Thursday, June 23, 2016

MEASURING THE HEIGHT OF LIFE’S “GIANTS”



            Anyone seeking to do an autobiographical sketch of one’s life cannot help but discover the convenience of breaking the passage of time down into bite-size chunks – or “chapters.” In doing this it may come as a surprise to find that some of those significant course changes worthy of a time mark may not become historically visible until a certain number of years have flown by. Our perspectives change with the passage of time and the maturing of our outlook and sense of self-awareness; just one of many reasons why I believe any meaningful personal history is a continuous project and is never really “almost done.”
            In 1953 for instance, there was an extraordinary confluence of events in my life – perhaps more life-changing than I was even capable of comprehending at the time but which are emotionally exhausting even to think about now, so many years after. A year in a combat zone where gunfire, death and dying had been seen, and smelled, and heard and felt, and where young men died every day; where I lived in a canvas tent with ten other men (most of us still “boys” in our teens) had just suddenly come to an end. I was alive but I was somehow different.
            In 17 hours flying time I was back home in the U.S.A..There were no bugles and marching bands; no thank you’s and well done’s as there had been with our older brothers. The “cool” thing was to shut up and not say anything about the 39,000 dead, 8000 M.I.A. and thousands of guys with missing parts and scarred souls. (We didn’t even talk about it with each other – for about 40 years.)
            Two weeks after getting home I was married and off to a new life in the “peace-time” Air Force, 3,000  miles from home, in a strange civilian world where I didn’t know how to fit in; a young wife, a home to fill, groceries to buy and bills to pay and my first car to fix and keep in gasoline. Even scarier, I was now a senior non-commissioned officer in need of fitting into an established, rather complicated and highly structured military society, living “off-base” in the midst of but not a part of a civilian community; no more familiar barracks life, mess hall dining and fixed routine.
            While checking into my new base on day one, my welcoming experience was to be braced and chewed up one side and down the other for wearing an “illegal” shoulder patch, by the biggest, meanest Master Sergeant I had ever met. His name was Mike Rathsack, and he is the subject of this story.
            My stateside assignment was to the 529th Air Police Section at Paine A.F.B. near Everett, Washington, and the last stop on my list of things to do that day was to sign in at A.P. headquarters. When I reported to my new boss – the Provost Sergeant – there was 6 foot 6 inches tall, square-jawed Master Sergeant Sterling (Mike) Rathsack sitting behind the big desk! I immediately saw my new career assignment going down-hill right there. I knew there was no way I was going to hit it off with this guy after such an illustrious first meeting on the base Main Street an hour earlier. The 5th Air Force patch on my left shoulder weighed 5 pounds and seemed illuminated in neon. I never could have guessed in those moments that this rough-as-a-cob WWII veteran was about to become one of those “giants” that bless our lives at times of special need.
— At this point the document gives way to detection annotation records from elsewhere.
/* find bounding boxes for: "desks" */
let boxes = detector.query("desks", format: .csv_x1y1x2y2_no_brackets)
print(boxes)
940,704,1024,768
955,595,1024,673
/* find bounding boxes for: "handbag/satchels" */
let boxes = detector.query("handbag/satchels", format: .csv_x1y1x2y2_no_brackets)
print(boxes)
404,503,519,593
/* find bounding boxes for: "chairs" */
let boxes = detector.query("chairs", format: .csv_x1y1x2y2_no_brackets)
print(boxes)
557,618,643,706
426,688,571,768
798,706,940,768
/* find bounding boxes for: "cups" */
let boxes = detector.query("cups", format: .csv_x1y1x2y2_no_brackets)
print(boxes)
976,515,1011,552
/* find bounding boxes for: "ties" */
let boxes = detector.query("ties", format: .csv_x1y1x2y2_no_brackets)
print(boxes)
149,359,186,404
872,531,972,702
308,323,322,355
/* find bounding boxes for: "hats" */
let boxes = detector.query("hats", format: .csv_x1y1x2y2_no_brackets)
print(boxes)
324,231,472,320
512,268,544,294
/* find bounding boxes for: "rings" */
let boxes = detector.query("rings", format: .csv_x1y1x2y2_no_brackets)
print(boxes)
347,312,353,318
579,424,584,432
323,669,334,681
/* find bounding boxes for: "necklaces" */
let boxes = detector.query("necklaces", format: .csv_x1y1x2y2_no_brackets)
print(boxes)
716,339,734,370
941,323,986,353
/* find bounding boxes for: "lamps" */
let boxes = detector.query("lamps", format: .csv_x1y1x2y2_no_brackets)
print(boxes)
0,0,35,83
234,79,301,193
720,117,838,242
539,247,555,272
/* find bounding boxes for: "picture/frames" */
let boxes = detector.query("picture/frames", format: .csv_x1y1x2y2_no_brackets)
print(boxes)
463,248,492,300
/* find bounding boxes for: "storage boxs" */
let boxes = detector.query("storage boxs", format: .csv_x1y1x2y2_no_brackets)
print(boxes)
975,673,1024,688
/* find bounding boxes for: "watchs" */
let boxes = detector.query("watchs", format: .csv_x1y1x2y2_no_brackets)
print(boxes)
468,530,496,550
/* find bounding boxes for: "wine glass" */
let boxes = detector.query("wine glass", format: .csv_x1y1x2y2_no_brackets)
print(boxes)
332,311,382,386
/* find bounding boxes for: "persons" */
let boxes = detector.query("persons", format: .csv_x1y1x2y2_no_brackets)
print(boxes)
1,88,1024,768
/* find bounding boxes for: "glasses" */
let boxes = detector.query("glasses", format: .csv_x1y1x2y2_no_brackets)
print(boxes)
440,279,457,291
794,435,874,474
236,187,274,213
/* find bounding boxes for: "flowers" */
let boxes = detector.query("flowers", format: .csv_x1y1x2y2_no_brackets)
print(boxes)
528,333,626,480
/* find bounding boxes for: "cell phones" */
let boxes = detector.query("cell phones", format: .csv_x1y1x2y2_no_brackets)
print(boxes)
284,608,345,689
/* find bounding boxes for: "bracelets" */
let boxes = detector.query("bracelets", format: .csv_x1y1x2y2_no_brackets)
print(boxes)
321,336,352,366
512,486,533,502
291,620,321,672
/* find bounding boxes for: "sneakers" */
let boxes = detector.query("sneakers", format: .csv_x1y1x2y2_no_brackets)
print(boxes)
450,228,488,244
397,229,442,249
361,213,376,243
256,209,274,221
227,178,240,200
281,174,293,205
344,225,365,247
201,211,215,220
            Within a month, I was called before a promotion board, and found myself assigned as “Operations Sergeant” – essentially “number two” to the Provost Sergeant himself – and a regular companion to a father-like figure who saw something in me I was too immature to appreciate. Off base, the Rathsak family adopted us and soon found us a better living space in a duplex house close to their own in the ferry town of Mukilteo; an old house which we shared with the friendly Coast Guard couple manning the nearby lighthouse. Suddenly, we were part of an expanding “family-away-from-home” and able to concentrate on our new marriage and new life together. Mike taught me how to fish the northwestern lakes for crappie, and the harbor for salmon, and I soon had a new Labrador Retriever to run with his Springer Spaniel (a rather full boat load!)
            Looking across the landscape of a lifetime, I recognize Master Sgt. Mike Rathsak as a Tall Giant!